→ **Text block**:
******************************
All these parts are tied together using a simple message bus, which, among other things allows all the servers to find each other.

Auto-scaling Cloud Foundry

“So, does it auto-scale”? seems to be the question everyone asks. (I wonder who started this auto-scaling business? ;-) ) The answer is “no, but trivially so”. There are actually two levels at which Cloud Foundry scales, whether automatically or not. The first is at the Cloud Foundry infrastructure level, e.g. how many app execution engines, how many request routers, how many cloud controllers, and how many services there are. The second level is at the individual application level and is primarily expressed in how many app execution engines are “running” the application (really, how many have the application loaded and are accepting requests from the request router).

The first level of scaling the Cloud Foundry infrastructure is the responsibility of the PaaS operator. The operator needs to monitor the load on the various servers and launch additional or terminate idle ones as appropriate. In particular, there should always be a number of idle app execution engines that can accept the next application or that can be brought to bear on an application that needs more resources. This level of scaling can be performed relatively easily manually or automatically in RightScale. The app execution engines can be placed in a server array and scaled based on their load.

The second level of scaling is the responsibility of each application’s owner. The nice thing about the modularity of Cloud Foundry is that it exposes the necessary hooks to adding external application monitoring and scaling decisions. It is also interesting that Cloud Foundry in effect exposes the resource costs and lets the application owner decide how much to consume–and pay for. This is in contrast to other systems that make it difficult to limit the resources other than by setting quotas at which point an application is suspended as opposed to simply running slower.

What we envision in working with Cloud Foundry is simple: RightScale will be able to monitor the various servers in the Cloud Foundry cluster, and determine for example when it’s “slack pool” of warm, ready-to-go app execution engines has dropped below a given threshold (or exceeded an idle threshold), and either boot new servers to add to the “slack pool” or de-commission unnecessary ones to save on cost, as appropriate.

PaaS and IaaS Synergy

The benefits of PaaS come from defining a constrained application deployment environment. That makes it necessary for many applications to “punch out” and leverage services outside of the PaaS framework. In some cases this may be a simple service, like a messaging server or a special form of data storage. In other cases it will end up being almost a reversed situation where a large portion of the application runs outside of the PaaS and the portions in the PaaS are really just complements or front-ends for the main system. Cloud Foundry makes it relatively easy to make outside services available to applications in the PaaS, but these outside applications still need to be managed. This is where an IaaS management framework like RightScale is great because it can bring the whole infrastructure under one roof.

Some examples for this punching out:

  • Databases from the SQL variety to NoSQL and other models. Accessing legacy databases as well as leveraging popular DB setups like our MySQL Manager, which provides master slave replication.
  • Different load balancers in front of the request routers, perhaps with extensive caching features, global load balancing, or other goodies. Examples would be Zeus, Squid and many others.
  • Legacy or licensed software, for example video encoding software or PDF generators.
  • Special back-end services, such as a telephony server.

If there’s one thing I’ve learned about customers at RightScale it’s the incredible variety of needs, architectures, and software packages that are in use. For this reason alone I see PaaS as another very nice tool in the RightScale toolbox.

Can you run Cloud Foundry without RightScale? Of course. It certainly runs on raw servers. They can PXE boot a base image and join the PaaS in one of the above server roles. However in a mixed environment it is much more beneficial to run the Cloud Foundry roles within a managed infrastructure cloud.
******************************
→ **Data below**:
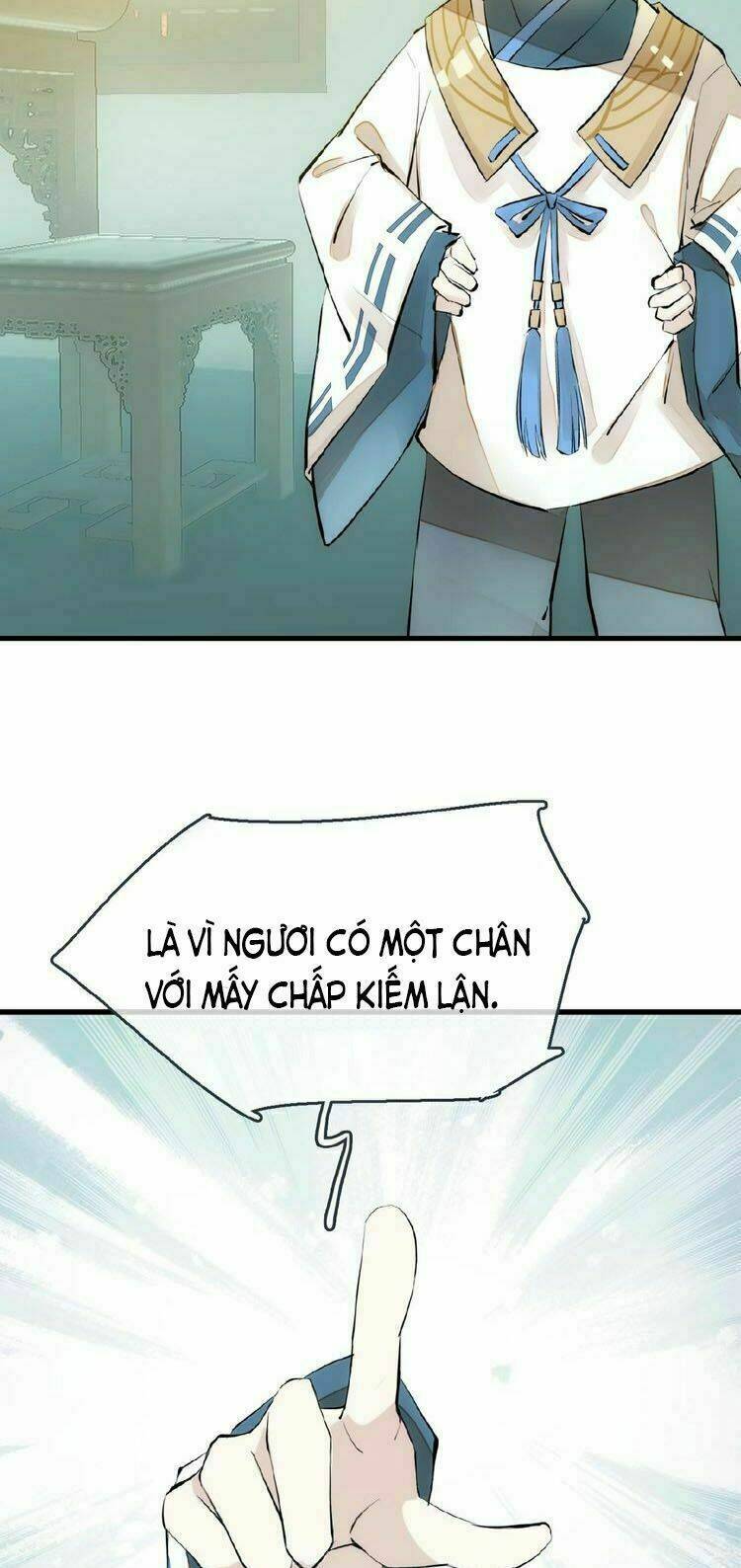 Chương 2 - Trang 12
******************************
→ **Tasks and exercises**:
**1)** In the Cloud Foundry text, who is responsible for scaling the Cloud Foundry infrastructure?
**2)** Copy word for word the stretch of the Cloud Foundry text from "Some examples for" through "a telephony server.".

→ **Task-by-task outputs**:
**1)** The PaaS operator.

**2)**
Some examples for this punching out:

  • Databases from the SQL variety to NoSQL and other models. Accessing legacy databases as well as leveraging popular DB setups like our MySQL Manager, which provides master slave replication.
  • Different load balancers in front of the request routers, perhaps with extensive caching features, global load balancing, or other goodies. Examples would be Zeus, Squid and many others.
  • Legacy or licensed software, for example video encoding software or PDF generators.
  • Special back-end services, such as a telephony server.